Why can patients not get GP appointments?
Dr Hobbs also addressed the frustration many patients feel about not being able to get face-to-face appointments as easily as they sued to be able to.
Again, she explained this was linked to the huge demand, but she also highlighted some other factors.
She said: “An issue that people often are not aware of is the fact that doctors’ surgeries are often quite small and cramped. Having lots of potentially ill people in together is a bad idea at the moment. So we try to have people coming in bit by bit rather than all squeezing in at once.

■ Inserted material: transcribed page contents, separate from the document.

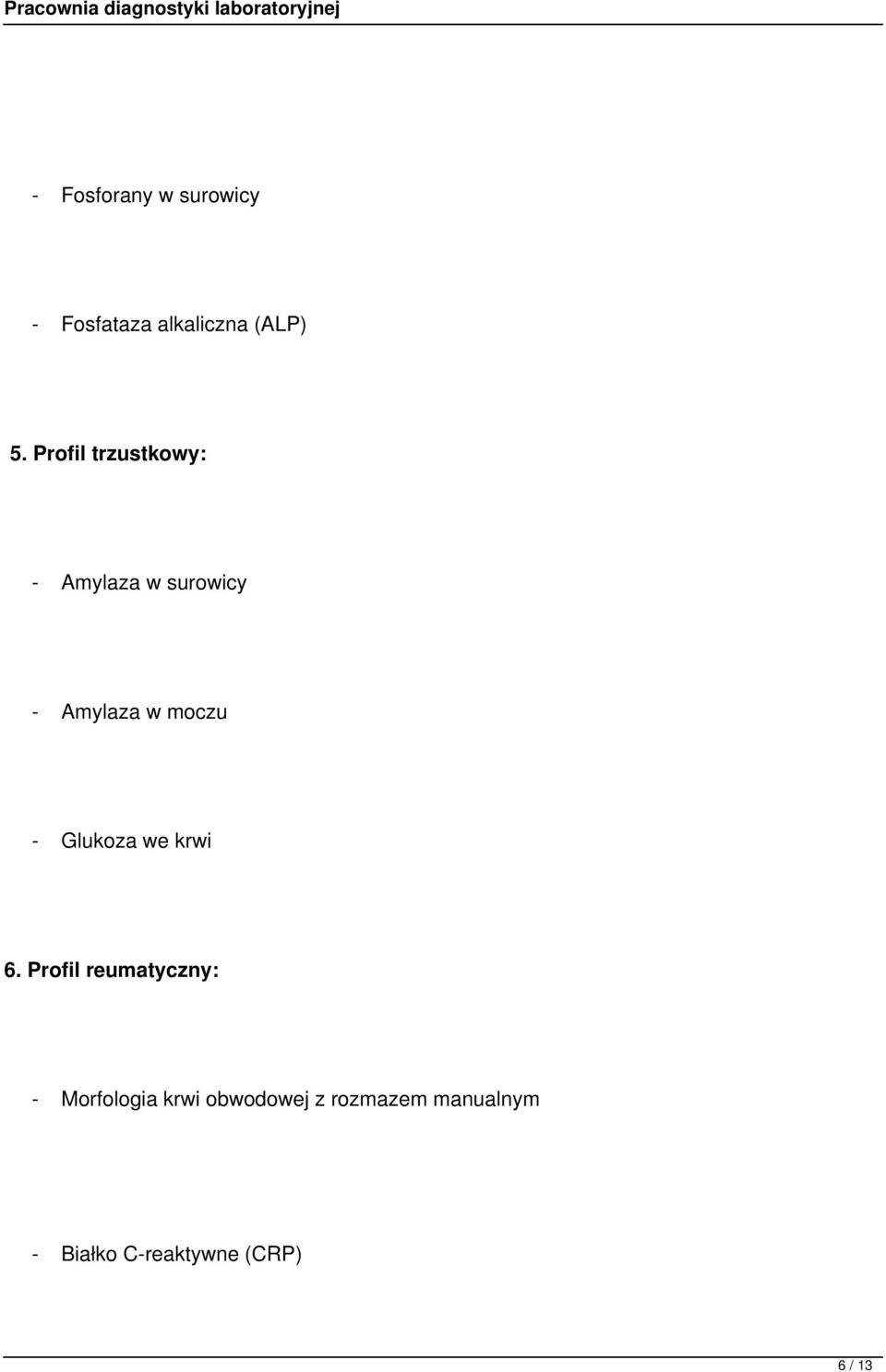 Pracownia diagnostyki laboratoryjnej

- Fosforany w surowicy

- Fosfataza alkaliczna (ALP)

5. Profil trzustkowy:

- Amylaza w surowicy

- Amylaza w moczu

- Glukoza we krwi

6. Profil reumatyczny:

- Morfologia krwi obwodowej z rozmazem manualnym

- Białko C-reaktywne (CRP)

6 / 13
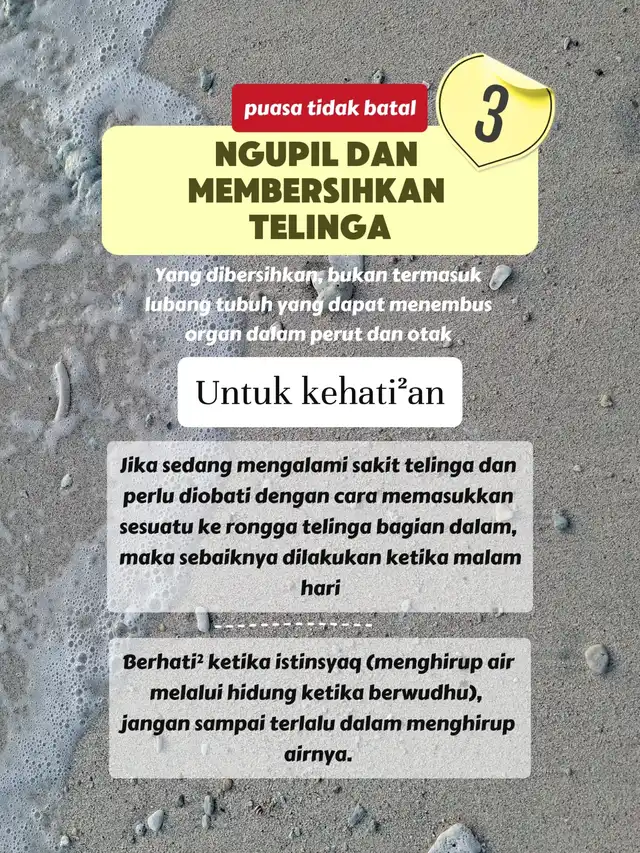 puasa tidak batal

3

NGUPIL DAN MEMBERSIHKAN TELINGA

Yang dibersihkan, bukan termasuk lubang tubuh yang dapat menembus organ dalam perut dan otak

Untuk kehati²an

Jika sedang mengalami sakit telinga dan perlu diobati dengan cara memasukkan sesuatu ke rongga telinga bagian dalam, maka sebaiknya dilakukan ketika malam hari

Berhati² ketika istinsyaq (menghirup air melalui hidung ketika berwudhu), jangan sampai terlalu dalam menghirup airnya.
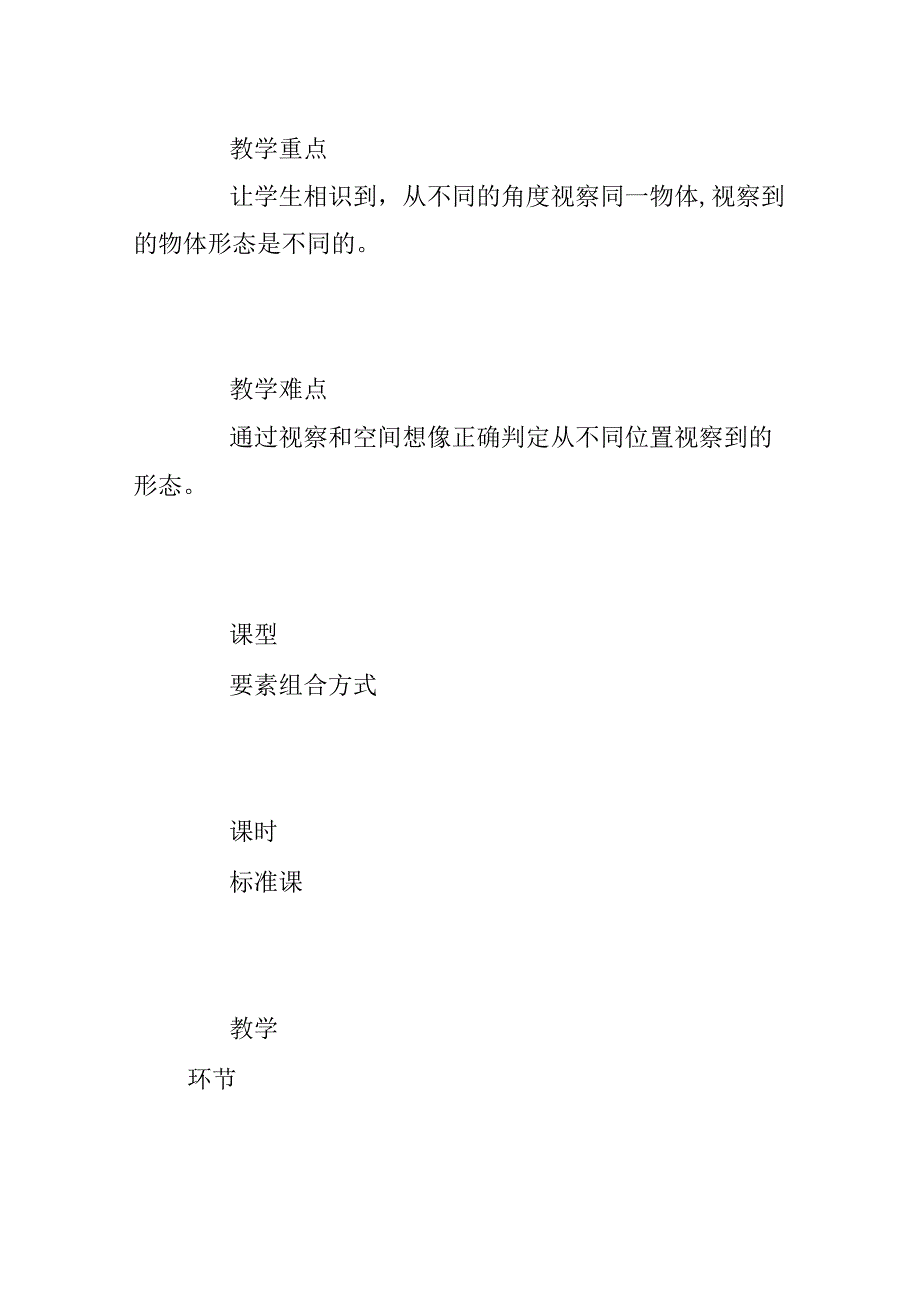 教学重点

让学生相识到，从不同的角度视察同一物体,视察到的物体形态是不同的。

教学难点

通过视察和空间想像正确判定从不同位置视察到的形态。

课型

要素组合方式

课时

标准课

教学

环节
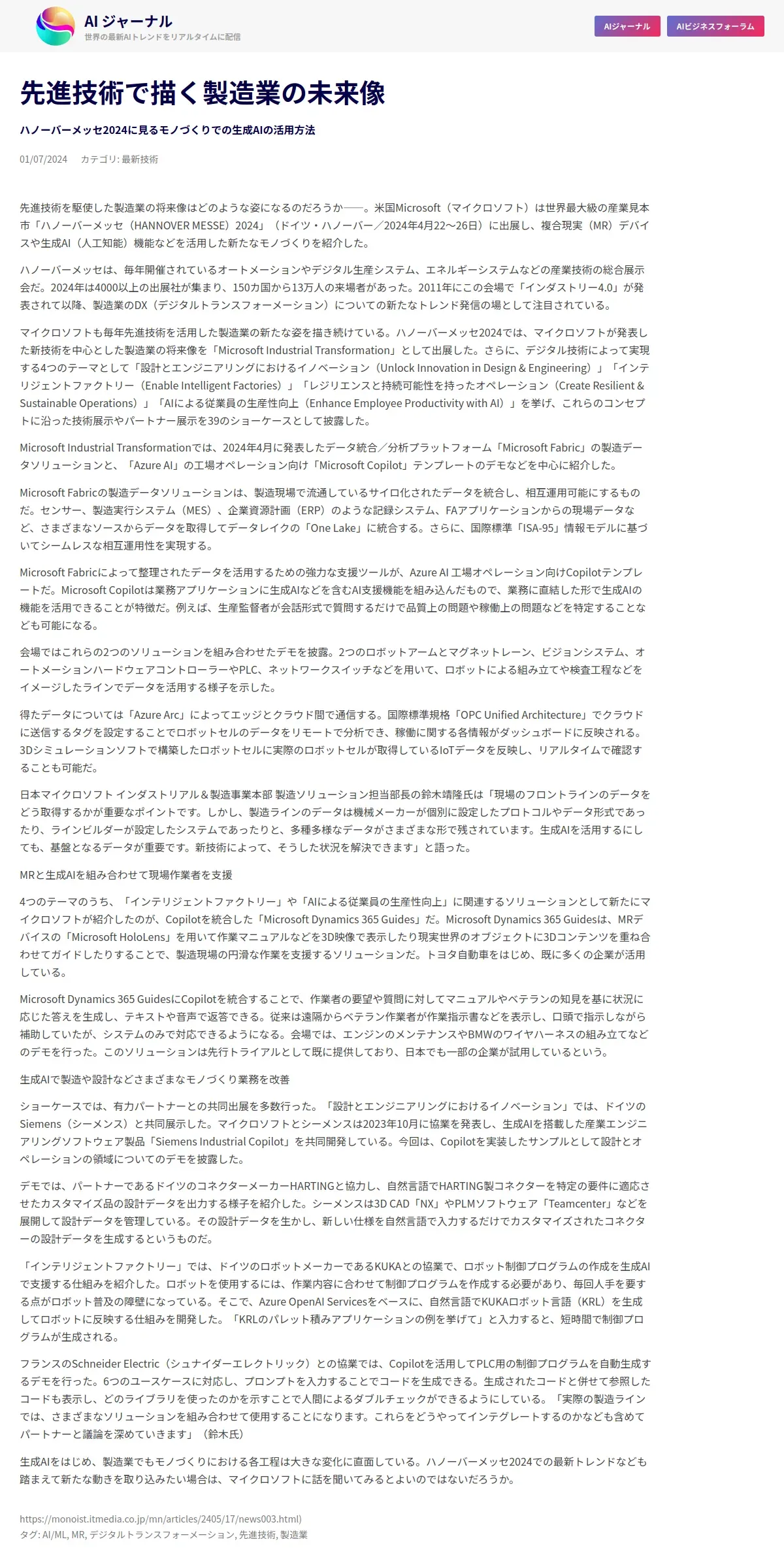 AI ジャーナル
世界の最新AIトレンドをリアルタイムに配信

AIジャーナル　AIビジネスフォーラム

先進技術で描く製造業の未来像

ハノーバーメッセ2024に見るモノづくりでの生成AIの活用方法

01/07/2024　カテゴリ: 最新技術

先進技術を駆使した製造業の将来像はどのような姿になるのだろうか――。米国Microsoft（マイクロソフト）は世界最大級の産業見本市「ハノーバーメッセ（HANNOVER MESSE）2024」（ドイツ・ハノーバー／2024年4月22〜26日）に出展し、複合現実（MR）デバイスや生成AI（人工知能）機能などを活用した新たなモノづくりを紹介した。

ハノーバーメッセは、毎年開催されているオートメーションやデジタル生産システム、エネルギーシステムなどの産業技術の総合展示会だ。2024年は4000以上の出展社が集まり、150カ国から13万人の来場者があった。2011年にこの会場で「インダストリー4.0」が発表されて以降、製造業のDX（デジタルトランスフォーメーション）についての新たなトレンド発信の場として注目されている。

マイクロソフトも毎年先進技術を活用した製造業の新たな姿を描き続けている。ハノーバーメッセ2024では、マイクロソフトが発表した新技術を中心とした製造業の将来像を「Microsoft Industrial Transformation」として出展した。さらに、デジタル技術によって実現する4つのテーマとして「設計とエンジニアリングにおけるイノベーション（Unlock Innovation in Design & Engineering）」「インテリジェントファクトリー（Enable Intelligent Factories）」「レジリエンスと持続可能性を持ったオペレーション（Create Resilient & Sustainable Operations）」「AIによる従業員の生産性向上（Enhance Employee Productivity with AI）」を挙げ、これらのコンセプトに沿った技術展示やパートナー展示を39のショーケースとして披露した。

Microsoft Industrial Transformationでは、2024年4月に発表したデータ統合／分析プラットフォーム「Microsoft Fabric」の製造データソリューションと、「Azure AI」の工場オペレーション向け「Microsoft Copilot」テンプレートのデモなどを中心に紹介した。

Microsoft Fabricの製造データソリューションは、製造現場で流通しているサイロ化されたデータを統合し、相互運用可能にするものだ。センサー、製造実行システム（MES）、企業資源計画（ERP）のような記録システム、FAアプリケーションからの現場データなど、さまざまなソースからデータを取得してデータレイクの「One Lake」に統合する。さらに、国際標準「ISA-95」情報モデルに基づいてシームレスな相互運用性を実現する。

Microsoft Fabricによって整理されたデータを活用するための強力な支援ツールが、Azure AI 工場オペレーション向けCopilotテンプレートだ。Microsoft Copilotは業務アプリケーションに生成AIなどを含むAI支援機能を組み込んだもので、業務に直結した形で生成AIの機能を活用できることが特徴だ。例えば、生産監督者が会話形式で質問するだけで品質上の問題や稼働上の問題などを特定することなども可能になる。

会場ではこれらの2つのソリューションを組み合わせたデモを披露。2つのロボットアームとマグネットレーン、ビジョンシステム、オートメーションハードウェアコントローラーやPLC、ネットワークスイッチなどを用いて、ロボットによる組み立てや検査工程などをイメージしたラインでデータを活用する様子を示した。

得たデータについては「Azure Arc」によってエッジとクラウド間で通信する。国際標準規格「OPC Unified Architecture」でクラウドに送信するタグを設定することでロボットセルのデータをリモートで分析でき、稼働に関する各情報がダッシュボードに反映される。3Dシミュレーションソフトで構築したロボットセルに実際のロボットセルが取得しているIoTデータを反映し、リアルタイムで確認することも可能だ。

日本マイクロソフト インダストリアル＆製造事業本部 製造ソリューション担当部長の鈴木靖隆氏は「現場のフロントラインのデータをどう取得するかが重要なポイントです。しかし、製造ラインのデータは機械メーカーが個別に設定したプロトコルやデータ形式であったり、ラインビルダーが設定したシステムであったりと、多種多様なデータがさまざまな形で残されています。生成AIを活用するにしても、基盤となるデータが重要です。新技術によって、そうした状況を解決できます」と語った。

MRと生成AIを組み合わせて現場作業者を支援

4つのテーマのうち、「インテリジェントファクトリー」や「AIによる従業員の生産性向上」に関連するソリューションとして新たにマイクロソフトが紹介したのが、Copilotを統合した「Microsoft Dynamics 365 Guides」だ。Microsoft Dynamics 365 Guidesは、MRデバイスの「Microsoft HoloLens」を用いて作業マニュアルなどを3D映像で表示したり現実世界のオブジェクトに3Dコンテンツを重ね合わせてガイドしたりすることで、製造現場の円滑な作業を支援するソリューションだ。トヨタ自動車をはじめ、既に多くの企業が活用している。

Microsoft Dynamics 365 GuidesにCopilotを統合することで、作業者の要望や質問に対してマニュアルやベテランの知見を基に状況に応じた答えを生成し、テキストや音声で返答できる。従来は遠隔からベテラン作業者が作業指示書などを表示し、口頭で指示しながら補助していたが、システムのみで対応できるようになる。会場では、エンジンのメンテナンスやBMWのワイヤハーネスの組み立てなどのデモを行った。このソリューションは先行トライアルとして既に提供しており、日本でも一部の企業が試用しているという。

生成AIで製造や設計などさまざまなモノづくり業務を改善

ショーケースでは、有力パートナーとの共同出展を多数行った。「設計とエンジニアリングにおけるイノベーション」では、ドイツのSiemens（シーメンス）と共同展示した。マイクロソフトとシーメンスは2023年10月に協業を発表し、生成AIを搭載した産業エンジニアリングソフトウェア製品「Siemens Industrial Copilot」を共同開発している。今回は、Copilotを実装したサンプルとして設計とオペレーションの領域についてのデモを披露した。

デモでは、パートナーであるドイツのコネクターメーカーHARTINGと協力し、自然言語でHARTING製コネクターを特定の要件に適応させたカスタマイズ品の設計データを出力する様子を紹介した。シーメンスは3D CAD「NX」やPLMソフトウェア「Teamcenter」などを展開して設計データを管理している。その設計データを生かし、新しい仕様を自然言語で入力するだけでカスタマイズされたコネクターの設計データを生成するというものだ。

「インテリジェントファクトリー」では、ドイツのロボットメーカーであるKUKAとの協業で、ロボット制御プログラムの作成を生成AIで支援する仕組みを紹介した。ロボットを使用するには、作業内容に合わせて制御プログラムを作成する必要があり、毎回人手を要する点がロボット普及の障壁になっている。そこで、Azure OpenAI Servicesをベースに、自然言語でKUKAロボット言語（KRL）を生成してロボットに反映する仕組みを開発した。「KRLのパレット積みアプリケーションの例を挙げて」と入力すると、短時間で制御プログラムが生成される。

フランスのSchneider Electric（シュナイダーエレクトリック）との協業では、Copilotを活用してPLC用の制御プログラムを自動生成するデモを行った。6つのユースケースに対応し、プロンプトを入力することでコードを生成できる。生成されたコードと併せて参照したコードも表示し、どのライブラリを使ったのかを示すことで人間によるダブルチェックができるようにしている。「実際の製造ラインでは、さまざまなソリューションを組み合わせて使用することになります。これらをどうやってインテグレートするのかなども含めてパートナーと議論を深めていきます」（鈴木氏）

生成AIをはじめ、製造業でもモノづくりにおける各工程は大きな変化に直面している。ハノーバーメッセ2024での最新トレンドなども踏まえて新たな動きを取り込みたい場合は、マイクロソフトに話を聞いてみるとよいのではないだろうか。

https://monoist.itmedia.co.jp/mn/articles/2405/17/news003.html)
タグ: AI/ML, MR, デジタルトランスフォーメーション, 先進技術, 製造業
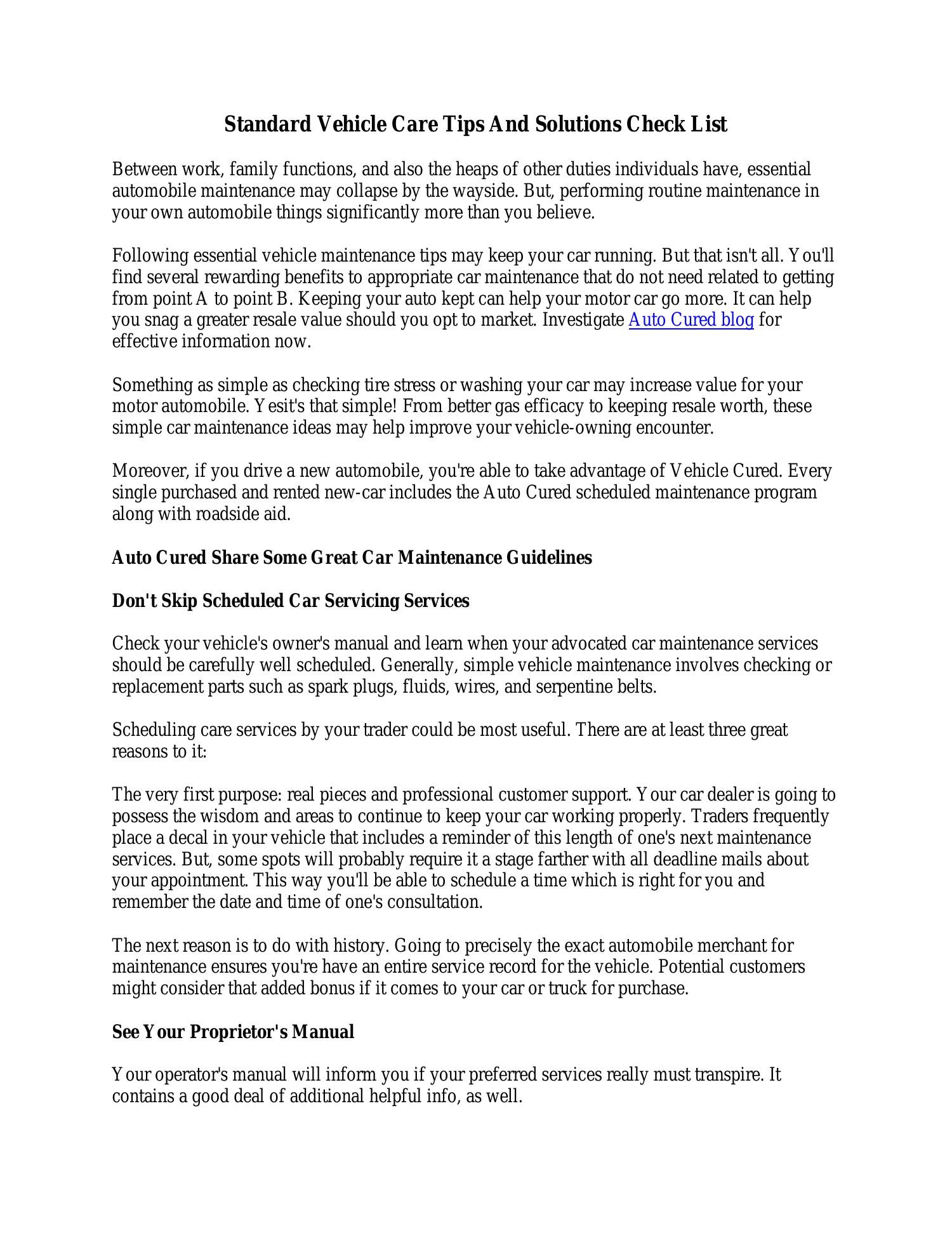 Standard Vehicle Care Tips And Solutions Check List

Between work, family functions, and also the heaps of other duties individuals have, essential automobile maintenance may collapse by the wayside. But, performing routine maintenance in your own automobile things significantly more than you believe.

Following essential vehicle maintenance tips may keep your car running. But that isn't all. You'll find several rewarding benefits to appropriate car maintenance that do not need related to getting from point A to point B. Keeping your auto kept can help your motor car go more. It can help you snag a greater resale value should you opt to market. Investigate Auto Cured blog for effective information now.

Something as simple as checking tire stress or washing your car may increase value for your motor automobile. Yesit's that simple! From better gas efficacy to keeping resale worth, these simple car maintenance ideas may help improve your vehicle-owning encounter.

Moreover, if you drive a new automobile, you're able to take advantage of Vehicle Cured. Every single purchased and rented new-car includes the Auto Cured scheduled maintenance program along with roadside aid.

Auto Cured Share Some Great Car Maintenance Guidelines

Don't Skip Scheduled Car Servicing Services

Check your vehicle's owner's manual and learn when your advocated car maintenance services should be carefully well scheduled. Generally, simple vehicle maintenance involves checking or replacement parts such as spark plugs, fluids, wires, and serpentine belts.

Scheduling care services by your trader could be most useful. There are at least three great reasons to it:

The very first purpose: real pieces and professional customer support. Your car dealer is going to possess the wisdom and areas to continue to keep your car working properly. Traders frequently place a decal in your vehicle that includes a reminder of this length of one's next maintenance services. But, some spots will probably require it a stage farther with all deadline mails about your appointment. This way you'll be able to schedule a time which is right for you and remember the date and time of one's consultation.

The next reason is to do with history. Going to precisely the exact automobile merchant for maintenance ensures you're have an entire service record for the vehicle. Potential customers might consider that added bonus if it comes to your car or truck for purchase.

See Your Proprietor's Manual

Your operator's manual will inform you if your preferred services really must transpire. It contains a good deal of additional helpful info, as well.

“If a person needs to be seen, then we will see them that day if we can. But we need to schedule patients so they are not all waiting at once.
“Also, another thing people are often not aware of is that at medical school you are taught that 90 per cent of the diagnosis comes from the patient history. My job is, for the most part talking to people.
“There are things that need to be done in person. Examinations, for example. But if it is something that can be done by talking, such as a follow up appointment, it can be done just as well over the phone or online.
“In this country there is a culture which is based around the idea of ‘I should get what I want’ and the NHS is set up in a way to only give people what they need.
“National media is driving this rhetoric that we should all get what we want whenever we want it, but no healthcare system in the world is funded to provide what people want.
“They are there to provide what people need. Unfortunately with the current Government funding the NHS can’t even do that.”
When asked what the solution was, Dr Hobbs looked towards central Government, and said it needed to address its ‘priorities’.
“There needs to be a discussion at Government level as to what they think the NHS is there for and what can be provided,” she said. “There needs to be a discussion about what we expect of it.
“And internally the funding needs to be sorted out. 90 per cent of patient contact with NHS happens within primary care but it only gets eight per cent of funding.
“The Government has spent three times the amount on track on trace as it has on primary care in the same time period. It is about priorities.
“The way it is going the NHS is going to crumble and fall down. And then we are looking at a private system.
“Where I work in Pitsmoor, for example, that would be extremely detrimental. Private health care is not an option for some people.”